“You’re shoutin’,” Tex grinned.

They rode down the draw from the spring, each striving to fix in his mind the contours of the surrounding landscape. They took bearings on the ragged peaks of the Bear Paws in the northwest, on the Little Rockies that broke the sky line eastward. And they watched closely the lay of the land as they rode so that later they could back track.

The draw closed to a narrow gulch. That fell away steeply into a canyon bottom, fairly wide, level-floored, gray with sage stirrup-high. A good many cattle grazed on those flats. This narrow valley came in from the south. They judged that it offered a continuous route to the Missouri, if it was not actually a fork of Cow Creek. They stopped a minute to consider this, to mark the gulch they had come down. Below them the canyon took a sharp turn to the east. Opposite this point a gorge came down from the high benches. Its mouth was cluttered by pine and cottonwoods. There would be shelter there and firewood, probably water. They shook up their horses and discussed the making of a night camp.

As they came abreast of the cottonwoods and while yet some three hundred yards distant Matthews, riding knee to knee with Robin, straightened stiffly in his saddle, put one hand to his breast. Robin happened to be looking directly at him—Tex had been speaking. Robin saw the action, the strange look of surprise and pain. At the same moment something plucked sharply at the leather band of Robin’s chaps—and he heard two quick, clear cracks somewhat muffled in the distance.

Thought, vision, the registering of an auditory impression—all three were instantaneous. So was action. Being fired upon they did not stand to gape. Their horses spun on shod heels. A hundred yards away the dry bed of the creek was cut ten feet below the surface of the valley floor. Into this they plunged, bullets whining by.

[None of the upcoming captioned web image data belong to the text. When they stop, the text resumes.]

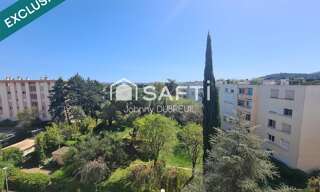 Appartement 4 Pièces 76 m² à vendre à Hyères (83400)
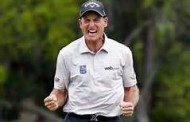 Jim Furyk's Wrist Surgery -- What Does It Mean For His Future?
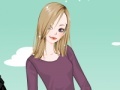Gioco Susan girl Dress up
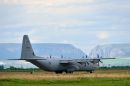 洛克希德-马丁 CC-130J-30&ldquo;大力神&rdquo;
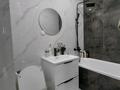 2-бөлмелі пәтер · 44.8 м² · 5/12 қабат, Бейбарыс Султан 25/3, бағасы: 27 млн ₸ в Астане, Сарыарка р-н — фото 16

Once in the wash Robin threw his horse back on his haunches, jerked the carbine from under his leg, flung out of his saddle. With the bank for a breastwork he meant to fight, not run.

A sidelong glance as he turned showed him Tex drooping over his saddle horn. Robin stepped back. His heart sank. He knew the signs.

“Ride, kid,” Tex whispered. “Ride like hell. They’ve got me—got me good!”

Robin caught him as he slid down, as the horse shied at the falling body. In an agony of sorrow and rage Robin looked once, bent to see the glaze gathering over the Texan’s blue eyes. Then he leaped to the edge of the bank. Lying flat with his rifle cocked and thrust out before him he waited for the assassins to follow up their advantage.